Go through the data below line by line. Give only the number of lines that contain "name".

Dataset
[Start of Attachment]

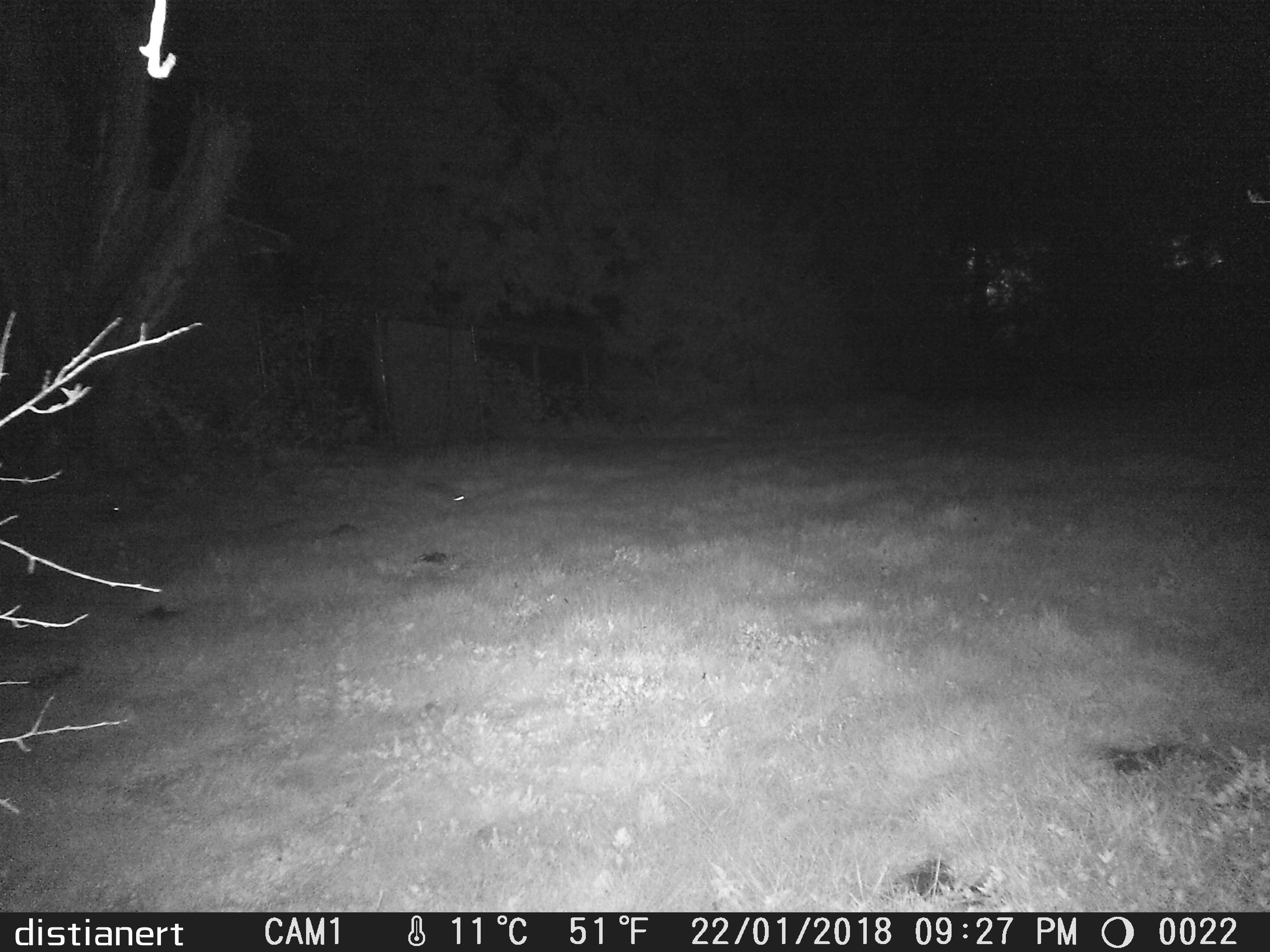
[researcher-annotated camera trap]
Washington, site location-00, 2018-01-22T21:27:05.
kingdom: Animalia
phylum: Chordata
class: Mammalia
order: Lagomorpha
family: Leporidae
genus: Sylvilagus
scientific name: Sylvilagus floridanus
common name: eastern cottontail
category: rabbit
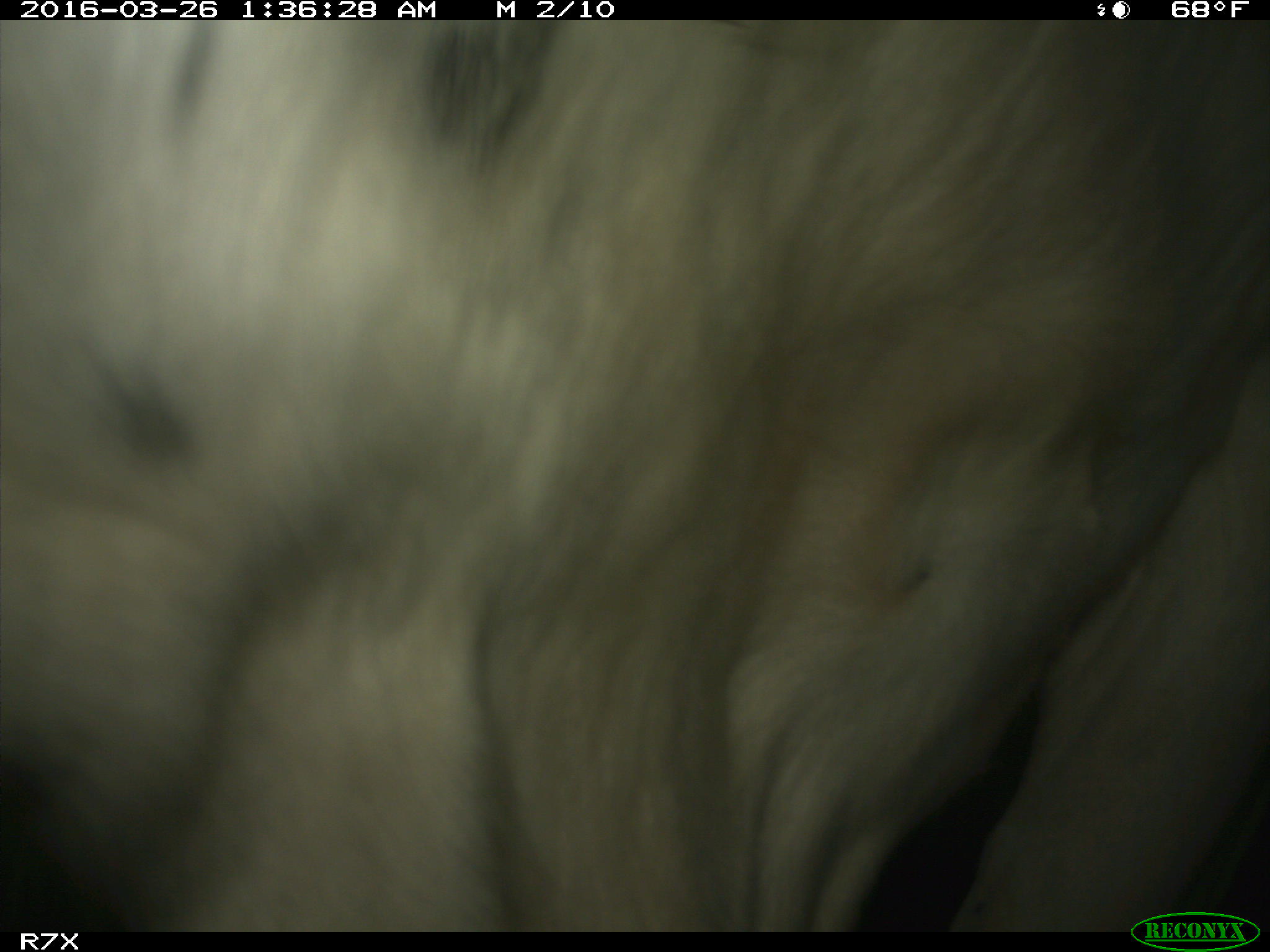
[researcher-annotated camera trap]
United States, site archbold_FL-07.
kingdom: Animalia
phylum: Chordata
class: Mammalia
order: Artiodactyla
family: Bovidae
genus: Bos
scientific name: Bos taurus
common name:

[End of Attachment]

Output for this task
4